Pour tester la partie logicielle, plusieurs options se sont offertes : Microsoft Teams, Holo One Sphere ou Ducati. J’ai évité les deux premières, Teams car je ne voulais pas voir les discussions et collègues de Loic :), et Holo One car il m’aurait fallu configurer un compte sur mon PC à appeler. Donc allons-y pour Ducati et l’application qui permet d’explorer un modèle 3D d’une moto.

La luminosité et la résolution de l’image sont bluffantes. J’aurais aimé pouvoir vous montrer cela, mais encore un peu compliqué. On a vraiment l’impression que le modèle est présent, on tourne autour, on s’approche pour mieux voir à l’intérieur… c’est la première fois que je vois cela. La démonstration est assez simple, mais on ressent bien le potentiel d’usage vraiment efficace en entreprise : collaboration en AR, affichage de guides et procédures en parallèle de la réalité etc… Une petite note d’ailleurs : comme il est possible de recentrer simplement (grâce au smartphone) la vue virtuelle, il est très facile de replacer les objets par rapport à l’environnement physique afin de mieux les voir ou de mieux travailler. Cela parait anodin, mais dans un usage réel, c’est assez capital.

Je n’irais pas beaucoup plus loin dans les usages mobiles, nous connaissons déjà bien ces différents cas et applications possibles.
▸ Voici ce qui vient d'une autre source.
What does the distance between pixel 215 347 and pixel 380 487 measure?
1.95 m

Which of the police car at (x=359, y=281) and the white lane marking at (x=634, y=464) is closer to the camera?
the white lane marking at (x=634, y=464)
Par contre, pour ce qui est du PC…

Sans page de pub, Loic me connecte les lunettes à son PC (encore une fois préconfiguré, j’ai gagné du temps). Et là, BAM!

Premier essai : un écran virtuel. On duplique l’écran du PC, dans les lunettes, mais en plus grand! En gros, vous passez d’un écran de 30-40cm à un écran de… plusieurs mètres? Je n’ai pas les chiffres exacts, mais le problème en devient la résolution et la taille des caractères.

Bon, pour être honnête, on se heurte rapidement à un problème de taille : l’écran est tellement grand qu’il ne rentre pas dans le champ d’affichage des lunettes. Il faut trouver le bon compromis entre la taille de l’écran, la taille des caractères (si on veut lire) et les mouvements de tête nécessaire pour parcourir l’écran. Mais c’est impressionnant, la luminosité est encore très bonne et on se retrouve à penser à regarder un film tranquillement dans un train ou un avion, avec un petit home cinéma dans la poche! Oui, ce n’est pas forcément le premier usage professionnel qu’il va falloir démontrer, mais bon, difficile de ne pas y penser.

Et ce n’est pas fini, en mode PC, vous pouvez aussi simplement ajouter des écrans virtuels, jusqu’à 5 il me semble, pour faire un mode multi-display immense. Oui, Minority Report, on y est presque. J’ai testé avec 3 écrans, c’est pas mal du tout :) On est en affichage très grand, complètement confidentiel, avec possiblement zéro recul nécessaire (on reparle du train ou de l’avion? Ou bien même d’un environnement industriel par exemple?).

En synthèse

Oui, je vais faire une synthèse, sinon je vais écrire un livre complet!

La partie matérielle est vraiment intéressante, on avance clairement dans la portabilité et le confort. Le choix du compute externe semble être la bonne direction, plusieurs constructeurs allant par là. Ce ne sont pas encore des lunettes que l’on va porter toute la journée, il me semble, mais on va aller au-delà de ce qui se fait actuellement. Les réglages de luminosité, distance etc. permettent un bien meilleur confort que les générations précédentes et la légèreté rend les mouvements du porteur bien plus naturels.

La partie logicielle ouvre des potentiels énormes, que ce soit sur mobile ou sur PC. C’est encore un début, un énorme travail va devoir être effectué (par l’ensemble du marché) pour travailler sur ce qui sont des nouvelles interfaces et des nouveaux modes d’interaction.

Et après?

Il me faut maintenant tester ces appareils sur des temps de travail plus long. Pour plusieurs objectifs : confirmer le confort matériel (poids, vision, gestion de l’espace et de l’équilibre etc.), confirmer les points de vigilance par rapport aux usages, et confirmer le potentiel du mode PC. Pour ce dernier, en effet, on ne travaille par sur un PC pour quelques minutes, mais des journées entières. Je voudrais donc valider cela et imaginer quels sont les usages réels et les populations qui bénéficieraient de ces nouveaux modes d’interaction.

En tout cas, merci à Lenovo et Loic, pour le test et pour tout le travail effectué sur ces lunettes! L’avenir approche!